Philly Dodges “Doomsday”; Other Pennsylvania Libraries in Limbo

September 18, 2009

With less than a day to spare before layoff notices were to be sent to library staff, the Pennsylvania Senate approved a law September 17 that gives Philadelphia Mayor Michael Nutter the revenue to fund the Free Library of Philadelphia. “This is indeed the legislation that was needed for the City of Philadelphia to avoid the ‘Doomsday’ Plan C budget scenario, which would have resulted in the layoff of 3,000 city employees and forced the closing of all libraries,” exulted an FLP blog post moments after the bill passed.

The post went on to thank library lovers for sending thousands of messages to state legislators about “how important public libraries are to the economic, educational, and social life of our city.” H.B. 1828 authorizes a temporary sales-tax hike for Philadelphians and a two-year deferral of payments into the municipal workers’ pension fund. Gov. Ed Rendell indicated that he would sign the bill, which was presented to him September 18.

This was the second time in less than a year that 11 of FLP’s branches had been targeted for closure. Other city services that would have been wiped out by Plan C were recreation centers and municipal funding for the courts. Also slated were the layoffs of 1,000 police officers and the halving of garbage pickup from four to two times per month, the Philadelphia Inquirer reported September 12.

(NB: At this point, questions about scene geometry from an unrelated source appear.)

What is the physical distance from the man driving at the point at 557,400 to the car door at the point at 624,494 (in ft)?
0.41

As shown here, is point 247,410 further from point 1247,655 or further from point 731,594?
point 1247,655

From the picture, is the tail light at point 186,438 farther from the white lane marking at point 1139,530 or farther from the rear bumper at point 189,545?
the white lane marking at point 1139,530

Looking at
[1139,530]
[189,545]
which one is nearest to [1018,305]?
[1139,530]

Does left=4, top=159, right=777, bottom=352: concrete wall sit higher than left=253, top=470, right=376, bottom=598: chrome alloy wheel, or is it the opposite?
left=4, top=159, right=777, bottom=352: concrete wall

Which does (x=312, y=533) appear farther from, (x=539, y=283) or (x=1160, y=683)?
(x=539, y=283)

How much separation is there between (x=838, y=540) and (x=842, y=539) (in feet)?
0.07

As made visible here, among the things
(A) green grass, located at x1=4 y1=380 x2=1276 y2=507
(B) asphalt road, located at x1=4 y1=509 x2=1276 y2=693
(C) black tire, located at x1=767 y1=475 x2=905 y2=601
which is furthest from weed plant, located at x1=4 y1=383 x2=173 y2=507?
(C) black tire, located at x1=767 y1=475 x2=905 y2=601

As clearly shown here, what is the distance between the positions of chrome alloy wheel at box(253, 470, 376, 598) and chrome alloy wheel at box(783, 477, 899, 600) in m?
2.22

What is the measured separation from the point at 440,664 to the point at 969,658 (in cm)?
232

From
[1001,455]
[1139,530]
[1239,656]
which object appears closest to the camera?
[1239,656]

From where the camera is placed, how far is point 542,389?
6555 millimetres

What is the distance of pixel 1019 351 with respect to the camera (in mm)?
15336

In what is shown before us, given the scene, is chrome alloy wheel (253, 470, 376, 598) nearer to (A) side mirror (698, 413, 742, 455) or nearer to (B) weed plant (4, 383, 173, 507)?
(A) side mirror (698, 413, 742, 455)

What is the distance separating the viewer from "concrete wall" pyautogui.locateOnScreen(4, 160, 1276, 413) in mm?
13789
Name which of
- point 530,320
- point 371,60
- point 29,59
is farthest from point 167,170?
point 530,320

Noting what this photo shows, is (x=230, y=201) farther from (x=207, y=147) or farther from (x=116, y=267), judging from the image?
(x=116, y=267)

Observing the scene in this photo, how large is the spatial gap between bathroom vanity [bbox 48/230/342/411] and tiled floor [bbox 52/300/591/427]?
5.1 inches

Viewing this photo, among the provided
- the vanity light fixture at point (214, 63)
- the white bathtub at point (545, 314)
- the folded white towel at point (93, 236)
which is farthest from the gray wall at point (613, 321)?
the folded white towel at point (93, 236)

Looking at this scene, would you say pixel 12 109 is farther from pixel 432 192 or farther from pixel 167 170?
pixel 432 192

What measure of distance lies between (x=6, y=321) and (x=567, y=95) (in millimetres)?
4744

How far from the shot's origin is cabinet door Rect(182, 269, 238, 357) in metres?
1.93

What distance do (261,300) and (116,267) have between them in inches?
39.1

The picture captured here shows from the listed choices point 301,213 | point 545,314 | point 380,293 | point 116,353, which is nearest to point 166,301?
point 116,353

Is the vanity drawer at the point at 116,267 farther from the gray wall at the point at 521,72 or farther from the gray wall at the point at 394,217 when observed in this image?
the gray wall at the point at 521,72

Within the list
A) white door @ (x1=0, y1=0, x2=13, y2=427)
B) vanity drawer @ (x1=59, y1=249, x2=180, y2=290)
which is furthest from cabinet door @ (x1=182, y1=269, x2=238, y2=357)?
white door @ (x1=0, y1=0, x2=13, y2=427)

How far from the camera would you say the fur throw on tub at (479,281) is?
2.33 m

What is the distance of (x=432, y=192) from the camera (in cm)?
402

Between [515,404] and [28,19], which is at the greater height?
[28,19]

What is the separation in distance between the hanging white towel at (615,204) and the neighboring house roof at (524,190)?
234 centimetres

Only a week earlier, library officials had posted a notice online as well as on building doors that lack of funds was forcing the indefinite closure of the entire 54-facility system as of October 2. Library spokesperson Sandy Horrocks spelled out in no uncertain terms the consequences of such a loss: “With almost 7 million visits annually and 22 million hits to its website, the Free Library is the most heavily used of all institutions in the city [and] as the largest provider of internet access in a City where 41% of homes lack web connection, the Library provides the essential link to information, jobs and resources found only online.”

With the Philadelphia budget crisis eased for the time being, the governor and lawmakers may be close to breaking a budget stalemate more than two months after the July 1 start of the fiscal year, according to Pennsylvania Library Association Executive Director Glenn Miller, who described the situation as “fluid.” Meanwhile, Miller was encouraging librarians statewide to keep advocating for fiscal support.

In August, Gov. Rendell vetoed almost half of a $37-billion stopgap budget, including $37 million in state aid to libraries, explaining that he sought “leverage” to sway the legislature into closing a $3.25-billion deficit while prioritizing public education. He took that action after legislators rejected his proposal to slash state library aid by 55%; the General Assembly budget substituted a 14% cut.

Although the reduction amount remains unknown and the next state-aid disbursements are not due before January, some libraries have already begun tightening their belts in anticipation of hard times. Fearing a $340,000 budget cut, Allentown Public Library closed its South branch in late August, according to the August 20 Allentown Morning Call, and the State Library of Pennsylvania halved its service hours as of August 17.